By extracting those bytes in the USB mouse packets, you can recover the mouse movement.
Keyboard¶
The data length of a keyboard packet is 8 bytes.
The keystroke is at the 3rd byte.
Each value corresponds to different keys.
The full keyboard keymap can be found here on page 53 to 59.
By extracting 3rd bytes within the keyboard packets, you can recover all the keystrokes pressed.
USB Traffic Packet Capture¶
Before we get started, let's introduce some of the basics of USB.
USB has different specifications, the following are three different types of USB:
l USB UART
l USB HID
l USB Memory
UART or Universal Asynchronous Receiver/Transmitter is a simple device that uses USB to receive and transmit data.
HID stands for human interface. This type is suitable for interactive applications such as keyboards, mice, gamepads, and digital display devices.
The last is USB Memory, or data storage. External HDD, thumb drive/flash drive, etc. are all of this type.
The most widely used USB type is USB Memory.
Each USB device (especially HID or Memory) has a vendor ID (Vendor ID) and a product identifier (Product Id). Vendor ID is used to mark which manufacturer made this USB device. Product ID is used for different types of products.
An example:
The above picture is a list of USB devices connected to my computer in a virtual machine.
In this example, I have a wireless mouse under VMware, which is a HID device. This device is running normally. You can see all the USB devices connected with the lsusb command.
Now, you can find out which one is this mouse?
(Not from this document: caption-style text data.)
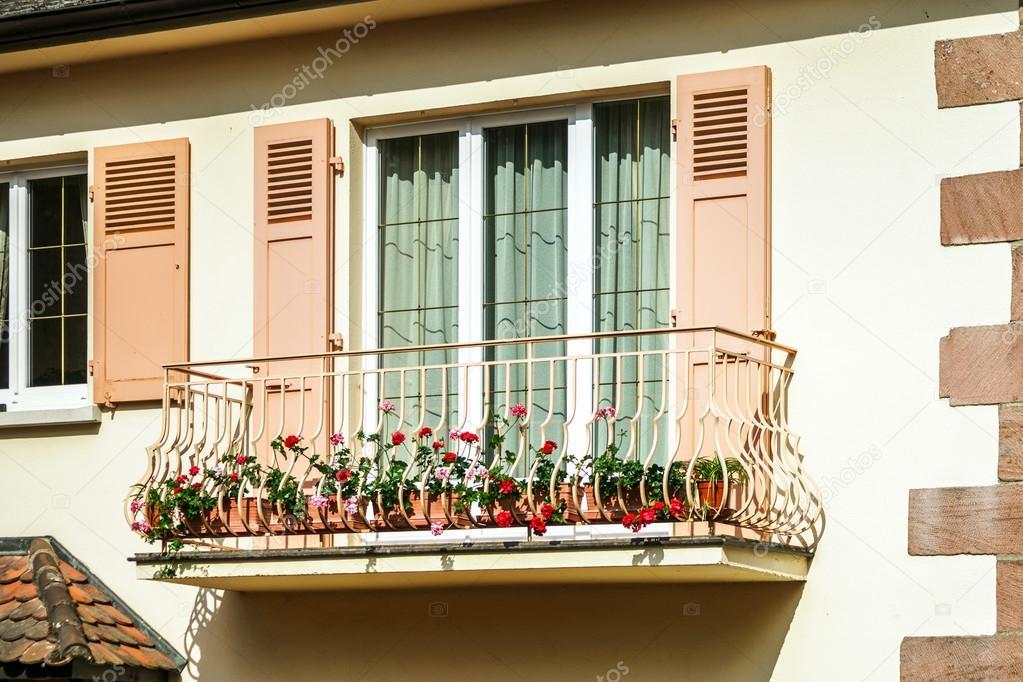 Gerenoveerde pvc ramen in oud huis u stockfoto sorokopud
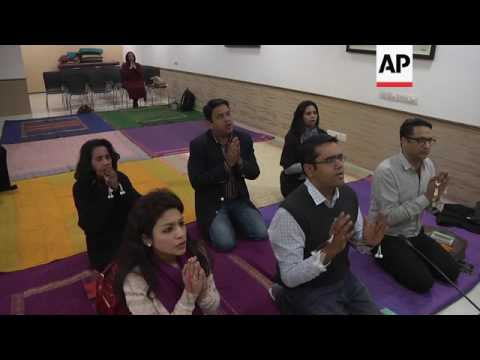 New Delhi residents find tranquillity in Buddhist chanting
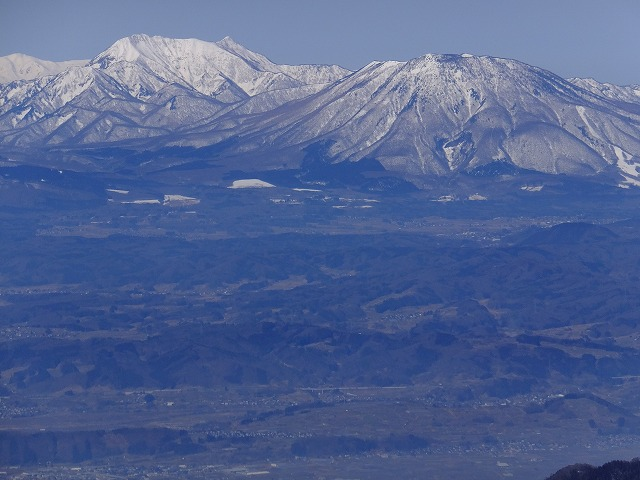 戸隠山と黒姫山(右)2020.3.9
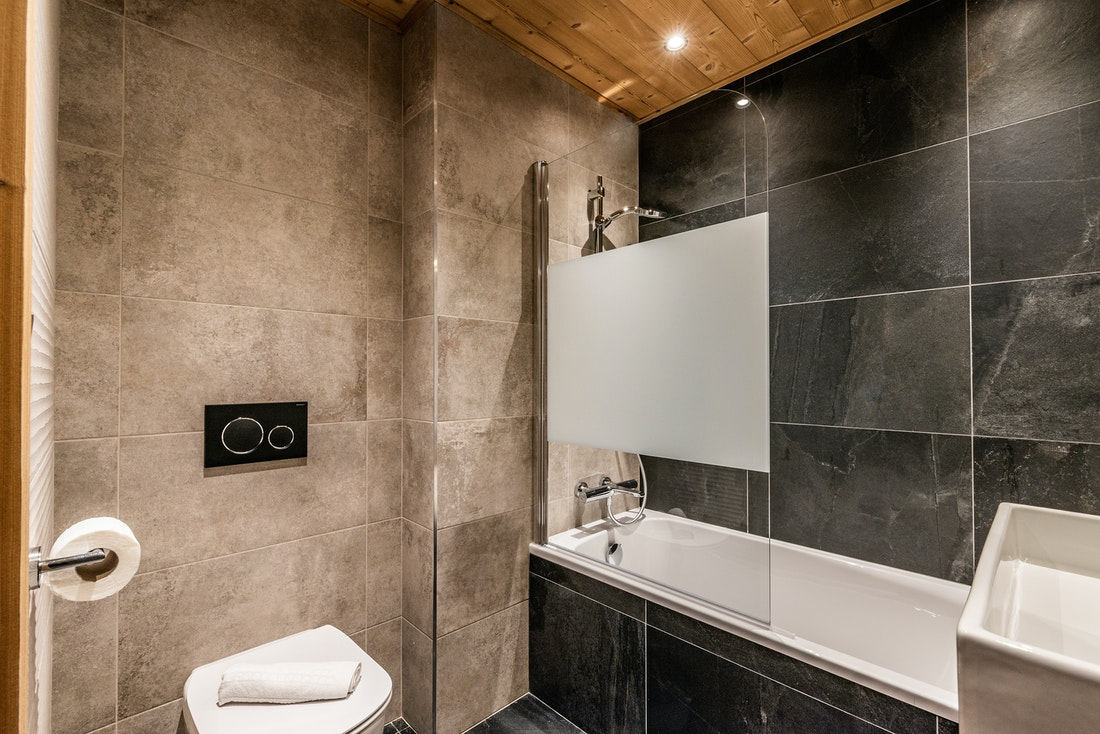 Design bathroom bath tub  ski in ski out apartment Juglans in Alpe d'Huez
Correct! It is the fourth one:
Bus 002 Device 002: ID 0e0f:0003 VMware, Inc. Virtual Mouse
ID 0e0f:0003 is the Vendor-Product ID pair, where the value of Vendor ID is 0e0f and the value of Product ID is 0003.
Bus 002 Device 002 means the usb device is connected. This should be noted.
We ran Wireshark with root permission to capture the USB data stream. However, we don't recommend it.
We need to give the user enough permissions to get the usb data stream in Linux. We can use udev to achieve our goal. We need to create a user group usbmon and add our account to this group.
addgroup usbmon
gpasswd -a $USER usbmon
echo 'SUBSYSTEM=="usbmon", GROUP="usbmon", MODE="640"' > /etc/udev/rules.d/99-usbmon.rules
Next, we need the usbmon kernel module. If the module is not loaded, we can load the module with the following command:
modprobe usbmon
Open wireshark and you will see usbmonX where X represents the number.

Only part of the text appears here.